* _INSTRUCTION A_
Name each person in the parenting blog who looked after B while her parents were away.
* _INSTRUCTION B_
Pick up the parenting blog after its final sentence and keep writing it.

Monday, July 31, 2006

Why oh why does our living room floor have to look like rainbow vomit? This is out of control. Posted by Picasa

quick post

Blogger lost this post twice so this is gonna be short and sweet.

Friday night B spent her first full night away from both mommy and daddy.  Grammie Nelson pinch hit for us.  I guess B hammed it up for her new audience all night and things went well.

Sunday, we ditched B again, this time with Mimi Jo and Papa Don so Marcy and I could go to my race.  Another success.  As a bonus, Don decided to mow our lawn for us.  Mucho thanks for that.  I’m thinking we should have them watch Brynna every weekend from now on since we’ve got some weeds to be pulled some more painting to be done…

B is now standing unsupported for 30+ second stretches.  Never when a camera is handy though so you’ll just have to trust us on this one.  Looks like she may fall a bit shy of walking by 11 months though.   There are still 4 days left so we’ll see.

Tuesday, July 25, 2006

Ricky's Knee

In the past 10 ½ months of being a father I've gained a vast wealth of knowledge on what it takes to be a successful dad so I've decided to use my god given gift for the betterment of society and do a weekly column on various topics loosely related to parenthood. So mosey on up, get comfy on my knee and get ready for me to learn you sumthin.

Episode 1 of Ricky's Knee is actually a post from a couple of weeks ago titled "How to be a good dad". In it, I described (duh) how to be a good dad. I've decided that for Episode 2 I will elaborate on my first two rules of being a good dad. Changing diapers and getting poo on your fingers in the process. Actually, more specifically, how to check to see if a diaper needs to be changed without getting poo finger.

If, while holding your baby, you detect a hint of baby potpourri, there are a series of checks you can make to confirm the presence of dookie.

* _EXTRACTED ENTRIES_
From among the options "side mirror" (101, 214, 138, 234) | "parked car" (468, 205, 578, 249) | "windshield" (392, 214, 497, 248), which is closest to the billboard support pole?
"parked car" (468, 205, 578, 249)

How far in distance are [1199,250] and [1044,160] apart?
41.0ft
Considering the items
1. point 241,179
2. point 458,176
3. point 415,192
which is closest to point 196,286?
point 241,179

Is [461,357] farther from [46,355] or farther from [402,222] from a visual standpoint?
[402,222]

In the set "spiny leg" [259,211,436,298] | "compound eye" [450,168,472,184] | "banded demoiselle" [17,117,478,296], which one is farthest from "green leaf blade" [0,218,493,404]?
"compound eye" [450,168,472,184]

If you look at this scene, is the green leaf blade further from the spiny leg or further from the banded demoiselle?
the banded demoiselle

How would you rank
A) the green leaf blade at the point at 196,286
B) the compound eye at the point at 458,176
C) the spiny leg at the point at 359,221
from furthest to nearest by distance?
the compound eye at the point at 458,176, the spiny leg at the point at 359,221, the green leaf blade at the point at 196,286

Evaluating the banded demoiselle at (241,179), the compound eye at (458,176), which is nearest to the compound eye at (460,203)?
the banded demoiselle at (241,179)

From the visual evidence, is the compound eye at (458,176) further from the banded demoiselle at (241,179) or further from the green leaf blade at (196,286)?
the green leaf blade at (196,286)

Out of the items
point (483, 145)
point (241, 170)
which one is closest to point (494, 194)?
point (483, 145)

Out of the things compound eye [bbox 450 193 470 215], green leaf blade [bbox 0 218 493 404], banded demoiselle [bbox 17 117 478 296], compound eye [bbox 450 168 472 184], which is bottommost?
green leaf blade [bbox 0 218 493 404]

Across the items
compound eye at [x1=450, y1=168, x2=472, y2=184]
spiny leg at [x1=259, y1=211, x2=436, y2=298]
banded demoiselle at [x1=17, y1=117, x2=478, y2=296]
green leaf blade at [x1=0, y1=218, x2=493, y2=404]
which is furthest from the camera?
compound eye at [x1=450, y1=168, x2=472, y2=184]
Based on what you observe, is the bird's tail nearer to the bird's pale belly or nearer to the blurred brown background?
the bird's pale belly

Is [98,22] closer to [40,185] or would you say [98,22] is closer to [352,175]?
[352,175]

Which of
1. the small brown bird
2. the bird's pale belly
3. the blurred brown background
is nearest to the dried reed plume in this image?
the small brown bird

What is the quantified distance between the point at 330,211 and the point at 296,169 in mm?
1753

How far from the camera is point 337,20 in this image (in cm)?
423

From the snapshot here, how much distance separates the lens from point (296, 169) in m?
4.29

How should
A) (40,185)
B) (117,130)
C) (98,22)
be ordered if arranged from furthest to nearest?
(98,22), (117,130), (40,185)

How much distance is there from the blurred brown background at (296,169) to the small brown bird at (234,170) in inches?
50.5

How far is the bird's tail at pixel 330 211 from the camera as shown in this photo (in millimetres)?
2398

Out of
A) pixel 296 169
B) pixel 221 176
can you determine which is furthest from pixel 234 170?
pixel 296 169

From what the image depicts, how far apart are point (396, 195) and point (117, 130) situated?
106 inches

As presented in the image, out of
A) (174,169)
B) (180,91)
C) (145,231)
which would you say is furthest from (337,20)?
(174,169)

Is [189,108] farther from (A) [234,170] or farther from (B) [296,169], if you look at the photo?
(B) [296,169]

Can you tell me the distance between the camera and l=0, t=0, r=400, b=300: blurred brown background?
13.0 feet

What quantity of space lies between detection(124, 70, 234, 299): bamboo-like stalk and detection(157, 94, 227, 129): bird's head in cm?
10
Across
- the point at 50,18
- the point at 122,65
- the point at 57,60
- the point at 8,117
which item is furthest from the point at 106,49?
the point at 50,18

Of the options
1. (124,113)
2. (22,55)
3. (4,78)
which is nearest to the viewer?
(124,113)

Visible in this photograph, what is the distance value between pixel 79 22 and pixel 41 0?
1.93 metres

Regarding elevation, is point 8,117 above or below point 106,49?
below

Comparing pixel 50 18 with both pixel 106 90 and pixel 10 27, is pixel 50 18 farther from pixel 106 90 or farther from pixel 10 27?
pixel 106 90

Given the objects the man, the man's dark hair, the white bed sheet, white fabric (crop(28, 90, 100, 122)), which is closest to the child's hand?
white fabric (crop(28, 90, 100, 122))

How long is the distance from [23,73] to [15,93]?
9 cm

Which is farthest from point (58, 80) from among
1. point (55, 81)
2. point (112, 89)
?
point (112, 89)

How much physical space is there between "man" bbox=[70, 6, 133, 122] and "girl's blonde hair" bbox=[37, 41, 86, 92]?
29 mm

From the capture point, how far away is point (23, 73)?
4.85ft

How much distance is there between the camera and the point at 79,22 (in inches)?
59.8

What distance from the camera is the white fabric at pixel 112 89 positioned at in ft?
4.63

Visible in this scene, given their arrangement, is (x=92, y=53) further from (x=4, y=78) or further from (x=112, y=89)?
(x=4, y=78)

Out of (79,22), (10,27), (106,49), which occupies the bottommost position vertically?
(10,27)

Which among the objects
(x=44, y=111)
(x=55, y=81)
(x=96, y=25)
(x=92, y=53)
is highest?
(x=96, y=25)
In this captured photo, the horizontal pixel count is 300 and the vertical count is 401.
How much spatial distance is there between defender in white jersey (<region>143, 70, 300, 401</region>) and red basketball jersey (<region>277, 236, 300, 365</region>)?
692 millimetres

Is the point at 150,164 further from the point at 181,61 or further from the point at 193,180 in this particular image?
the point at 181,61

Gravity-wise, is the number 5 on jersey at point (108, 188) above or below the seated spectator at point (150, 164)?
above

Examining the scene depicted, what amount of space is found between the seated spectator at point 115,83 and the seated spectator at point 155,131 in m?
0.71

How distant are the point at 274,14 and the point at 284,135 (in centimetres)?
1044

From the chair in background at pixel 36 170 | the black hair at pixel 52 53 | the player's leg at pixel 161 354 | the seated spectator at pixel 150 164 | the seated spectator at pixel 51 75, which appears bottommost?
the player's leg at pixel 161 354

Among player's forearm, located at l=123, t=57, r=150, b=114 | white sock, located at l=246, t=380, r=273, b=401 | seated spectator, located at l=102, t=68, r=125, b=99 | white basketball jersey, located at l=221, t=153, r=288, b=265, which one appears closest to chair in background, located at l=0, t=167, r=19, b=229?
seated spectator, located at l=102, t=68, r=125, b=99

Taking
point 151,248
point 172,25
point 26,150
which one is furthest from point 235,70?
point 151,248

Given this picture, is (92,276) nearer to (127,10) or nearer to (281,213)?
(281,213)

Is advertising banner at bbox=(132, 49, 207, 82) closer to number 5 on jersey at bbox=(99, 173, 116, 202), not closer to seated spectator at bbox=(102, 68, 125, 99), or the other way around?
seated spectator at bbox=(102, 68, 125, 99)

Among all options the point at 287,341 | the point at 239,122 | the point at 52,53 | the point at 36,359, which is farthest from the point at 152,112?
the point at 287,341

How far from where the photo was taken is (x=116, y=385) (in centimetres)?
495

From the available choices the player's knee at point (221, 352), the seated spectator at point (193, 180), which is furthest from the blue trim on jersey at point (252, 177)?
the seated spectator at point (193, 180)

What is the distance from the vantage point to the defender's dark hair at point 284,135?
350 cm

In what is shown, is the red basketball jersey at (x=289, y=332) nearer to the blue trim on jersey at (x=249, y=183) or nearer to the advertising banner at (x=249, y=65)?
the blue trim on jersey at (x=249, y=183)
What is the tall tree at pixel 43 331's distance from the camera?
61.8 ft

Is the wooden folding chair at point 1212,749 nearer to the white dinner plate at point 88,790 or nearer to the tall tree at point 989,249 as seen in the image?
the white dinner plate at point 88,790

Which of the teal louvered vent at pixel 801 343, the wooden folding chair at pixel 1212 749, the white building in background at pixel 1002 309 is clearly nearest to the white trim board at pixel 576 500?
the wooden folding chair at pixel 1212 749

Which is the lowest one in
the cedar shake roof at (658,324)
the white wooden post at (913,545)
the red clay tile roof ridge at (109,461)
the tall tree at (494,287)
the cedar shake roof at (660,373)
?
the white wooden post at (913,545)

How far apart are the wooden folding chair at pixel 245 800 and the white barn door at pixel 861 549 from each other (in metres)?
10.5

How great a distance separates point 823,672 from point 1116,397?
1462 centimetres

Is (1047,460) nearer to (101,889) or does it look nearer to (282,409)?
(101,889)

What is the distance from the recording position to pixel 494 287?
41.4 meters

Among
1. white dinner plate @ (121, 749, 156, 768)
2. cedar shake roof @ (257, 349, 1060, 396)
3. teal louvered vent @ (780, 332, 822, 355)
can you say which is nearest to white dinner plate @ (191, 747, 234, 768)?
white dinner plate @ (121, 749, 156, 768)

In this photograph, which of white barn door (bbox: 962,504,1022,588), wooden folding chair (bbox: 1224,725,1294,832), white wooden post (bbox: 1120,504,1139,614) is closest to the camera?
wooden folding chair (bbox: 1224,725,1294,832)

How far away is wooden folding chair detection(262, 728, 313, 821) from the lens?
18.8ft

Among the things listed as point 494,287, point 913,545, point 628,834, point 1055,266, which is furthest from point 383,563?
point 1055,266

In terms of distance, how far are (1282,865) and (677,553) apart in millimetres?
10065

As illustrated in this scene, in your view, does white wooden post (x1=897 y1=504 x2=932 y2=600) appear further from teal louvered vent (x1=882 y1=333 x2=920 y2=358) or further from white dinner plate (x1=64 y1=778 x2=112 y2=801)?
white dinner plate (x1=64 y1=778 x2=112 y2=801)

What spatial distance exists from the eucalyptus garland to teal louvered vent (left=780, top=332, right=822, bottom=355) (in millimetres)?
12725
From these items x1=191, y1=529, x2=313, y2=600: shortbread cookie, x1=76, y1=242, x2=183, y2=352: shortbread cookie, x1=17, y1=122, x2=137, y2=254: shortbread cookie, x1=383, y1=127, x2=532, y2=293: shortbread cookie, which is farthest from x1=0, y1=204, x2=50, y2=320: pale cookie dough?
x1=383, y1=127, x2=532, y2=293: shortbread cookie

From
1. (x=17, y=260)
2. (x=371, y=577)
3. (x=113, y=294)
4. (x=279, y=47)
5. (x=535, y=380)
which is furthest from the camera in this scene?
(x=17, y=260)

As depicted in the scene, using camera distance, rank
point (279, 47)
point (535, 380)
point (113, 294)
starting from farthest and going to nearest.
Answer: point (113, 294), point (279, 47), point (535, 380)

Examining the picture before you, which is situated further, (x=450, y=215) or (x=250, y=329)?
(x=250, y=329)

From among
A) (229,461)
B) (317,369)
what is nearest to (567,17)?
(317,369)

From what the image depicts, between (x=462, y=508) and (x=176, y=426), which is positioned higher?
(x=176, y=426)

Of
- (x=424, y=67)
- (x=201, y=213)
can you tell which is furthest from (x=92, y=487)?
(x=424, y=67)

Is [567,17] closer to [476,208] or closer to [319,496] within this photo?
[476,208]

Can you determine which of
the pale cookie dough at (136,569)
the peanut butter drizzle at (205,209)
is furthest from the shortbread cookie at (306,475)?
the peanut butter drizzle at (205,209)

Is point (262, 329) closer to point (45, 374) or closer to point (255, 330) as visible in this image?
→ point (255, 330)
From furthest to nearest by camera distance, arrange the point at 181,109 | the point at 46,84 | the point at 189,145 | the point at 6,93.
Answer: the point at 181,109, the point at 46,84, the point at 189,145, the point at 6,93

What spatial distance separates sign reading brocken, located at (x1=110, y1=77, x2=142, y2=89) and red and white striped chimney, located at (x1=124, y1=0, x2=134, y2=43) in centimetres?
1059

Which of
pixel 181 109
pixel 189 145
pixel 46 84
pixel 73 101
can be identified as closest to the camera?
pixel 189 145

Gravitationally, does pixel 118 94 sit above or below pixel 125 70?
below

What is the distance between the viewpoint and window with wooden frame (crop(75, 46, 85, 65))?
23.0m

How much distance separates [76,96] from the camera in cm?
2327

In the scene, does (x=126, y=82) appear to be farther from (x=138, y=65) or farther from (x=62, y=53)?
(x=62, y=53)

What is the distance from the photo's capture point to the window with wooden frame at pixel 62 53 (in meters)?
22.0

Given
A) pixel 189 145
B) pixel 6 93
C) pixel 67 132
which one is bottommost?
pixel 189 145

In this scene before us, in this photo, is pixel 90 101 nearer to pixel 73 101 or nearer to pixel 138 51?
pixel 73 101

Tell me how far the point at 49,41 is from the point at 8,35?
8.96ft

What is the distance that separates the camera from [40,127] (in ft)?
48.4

* _EXERCISE RESULT A_
Grammie Nelson
Mimi Jo
Papa Don

* _EXERCISE RESULT B_
Step one: With thumb and finger grasp the bottom of the diaper and give er a squeeze. Did it feel like a tube of toothpaste? If so, go on to step 2. If not, you're probably in the clear because it was just a cute little baby fart. Baby farts are cute, daddy farts are not. Why is this? Discuss.

Step two: While facing the baby away from you and holding her under the arms, proceed to jamb your nose into the back of the diaper and take a giant wiff. Do you feel like passing out? If so, move on to step 3. If not, rejoice in the fact that you didn't just stick your nose mere fractions of an inch of baby butt vomit.

Step three: This is where things can go horribly wrong. Very carefully grasp the back of the diaper at the waist band, pull it out and peer down baby's plumbers crack. Be very, very careful not to grasp the inside of the waist band. I have made this mistake before and got the ole stink finger. Don't say I didn't warn you. If you have poo on your finger of if you were smart enough to simply see the poo go onto step 4.

Step four: Arguably the most important step takes a bit of finesse. In your most frantic voice, yell to your wife that you "think" baby needs a change but you just realized you forgot to check the headlight fluid in the car (the gullibility/intelligence of your wife will dictate how believable the story needs to be) and that you need to get to it immediately. If you successfully weezled your way out of changing the diaper, proceed to step 5. If you're stuck doing it yourself, you're on your own.

Step five: Sneak out to the garage where you secretly stashed a mini fridge stocked with beer. Pop open a beer while randomly clanging various objects around the garage to feign productivity. Enjoy the beer, you've earned it.

Monday, July 24, 2006

It was a busy DAMN weekend in these parts. Friday night we dropped the pooch of at Rancho-de-Nelson for some r-n-r and to get him off our backs so that we could do some traveling over the weekend. Saturday morning we were up at the butt crack of dawn preparing for our landing at York’s Wild Kingdom with the Lucas’ extended family. We all had a great time and then the heavens opened up and unleashed its fury on us. Brynna was a trooper though and was pretty happy through the whole experience including a frantic run with mommy back to the car.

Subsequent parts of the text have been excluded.